__TASK DESCRIPTION__.
Update the listing below by replacing each "green foliage" with "green leaves" and keeping everything else the same. Leave the pictures out.

(Excerpts of spatial question data)
+++

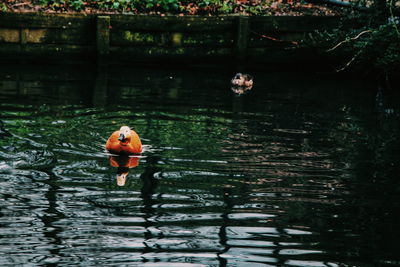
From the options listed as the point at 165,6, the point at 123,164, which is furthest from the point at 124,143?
the point at 165,6

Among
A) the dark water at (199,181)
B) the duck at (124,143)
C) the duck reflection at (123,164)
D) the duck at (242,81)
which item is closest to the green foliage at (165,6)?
the duck at (242,81)

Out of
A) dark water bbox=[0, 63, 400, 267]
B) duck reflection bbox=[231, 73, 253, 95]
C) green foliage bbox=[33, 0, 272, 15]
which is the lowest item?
dark water bbox=[0, 63, 400, 267]

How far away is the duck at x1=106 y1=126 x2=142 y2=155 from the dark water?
142 millimetres

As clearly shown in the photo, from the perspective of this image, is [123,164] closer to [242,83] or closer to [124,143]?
[124,143]

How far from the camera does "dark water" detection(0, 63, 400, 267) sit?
192 inches

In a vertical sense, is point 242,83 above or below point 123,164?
above

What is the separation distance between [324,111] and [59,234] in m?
7.34

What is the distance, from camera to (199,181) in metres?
6.73

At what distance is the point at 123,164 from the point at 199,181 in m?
1.15

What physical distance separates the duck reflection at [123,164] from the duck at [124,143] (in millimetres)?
75

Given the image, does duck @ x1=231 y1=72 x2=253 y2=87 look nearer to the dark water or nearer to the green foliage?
the dark water

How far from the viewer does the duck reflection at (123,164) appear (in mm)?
6953

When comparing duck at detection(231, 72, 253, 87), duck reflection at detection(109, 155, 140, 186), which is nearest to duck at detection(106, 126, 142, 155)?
duck reflection at detection(109, 155, 140, 186)

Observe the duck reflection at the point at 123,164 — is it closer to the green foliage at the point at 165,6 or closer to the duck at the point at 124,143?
the duck at the point at 124,143
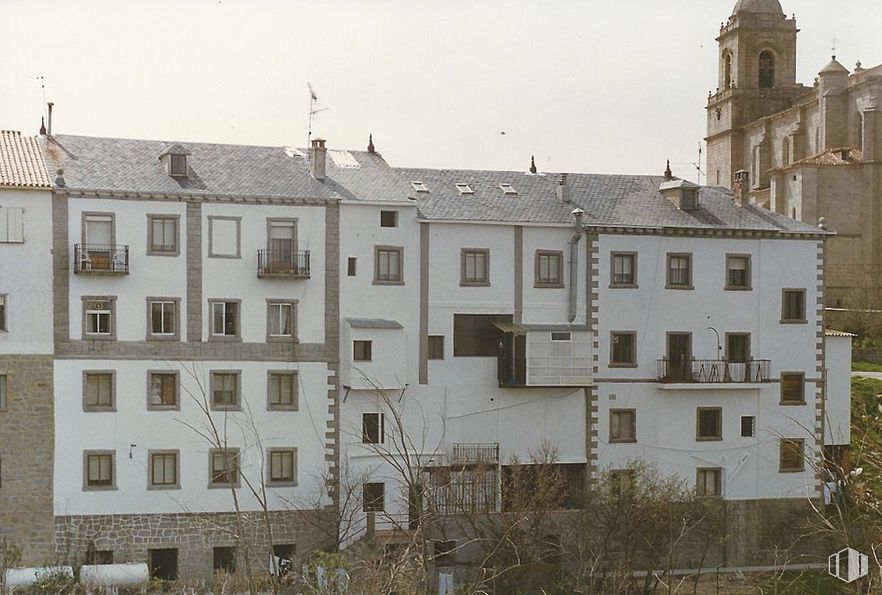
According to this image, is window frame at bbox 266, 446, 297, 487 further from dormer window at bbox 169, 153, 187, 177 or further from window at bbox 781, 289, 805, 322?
window at bbox 781, 289, 805, 322

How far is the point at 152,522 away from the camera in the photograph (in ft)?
127

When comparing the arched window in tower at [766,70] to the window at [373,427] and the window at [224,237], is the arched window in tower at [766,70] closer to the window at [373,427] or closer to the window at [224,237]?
the window at [373,427]

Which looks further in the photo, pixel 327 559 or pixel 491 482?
pixel 491 482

+++

__FULL ANSWER__.
From the options listed as the point at 165,6, the point at 123,164, which is furthest from the point at 124,143?
the point at 165,6

Among
A) the dark water at (199,181)
B) the duck at (124,143)
C) the duck reflection at (123,164)
D) the duck at (242,81)
which item is closest to the green leaves at (165,6)?
the duck at (242,81)

Out of
A) dark water bbox=[0, 63, 400, 267]
B) duck reflection bbox=[231, 73, 253, 95]
C) green leaves bbox=[33, 0, 272, 15]
which is the lowest item?
dark water bbox=[0, 63, 400, 267]

How far away is the duck at x1=106 y1=126 x2=142 y2=155 from the dark water?
142 millimetres

As clearly shown in the photo, from the perspective of this image, is [123,164] closer to [242,83] or closer to [124,143]?
[124,143]

How far from the camera does "dark water" detection(0, 63, 400, 267) sit?
192 inches

In a vertical sense, is point 242,83 above or below point 123,164?
above

What is the separation distance between [324,111] and [59,234] in m?
7.34

What is the distance, from camera to (199,181) in metres?
6.73

At what distance is the point at 123,164 from the point at 199,181 in m?
1.15

What physical distance separates the duck reflection at [123,164] from the duck at [124,143] (in millimetres)?
75

Given the image, does duck @ x1=231 y1=72 x2=253 y2=87 look nearer to the dark water or nearer to the green leaves?
the dark water

How far from the viewer does the duck reflection at (123,164) appear (in mm)?
6953

When comparing duck at detection(231, 72, 253, 87), duck reflection at detection(109, 155, 140, 186), which is nearest to duck at detection(106, 126, 142, 155)?
duck reflection at detection(109, 155, 140, 186)

Observe the duck reflection at the point at 123,164 — is it closer to the green leaves at the point at 165,6 or closer to the duck at the point at 124,143?
the duck at the point at 124,143
According to this image, is window frame at bbox 266, 446, 297, 487 further from dormer window at bbox 169, 153, 187, 177 or further from window at bbox 781, 289, 805, 322?
window at bbox 781, 289, 805, 322

How far is the point at 152,522 away from the camera in the photograph (in ft)?
127

When comparing the arched window in tower at [766,70] to the window at [373,427] and the window at [224,237], is the arched window in tower at [766,70] closer to the window at [373,427] or closer to the window at [224,237]?
the window at [373,427]

Which looks further in the photo, pixel 327 559 or pixel 491 482?
pixel 491 482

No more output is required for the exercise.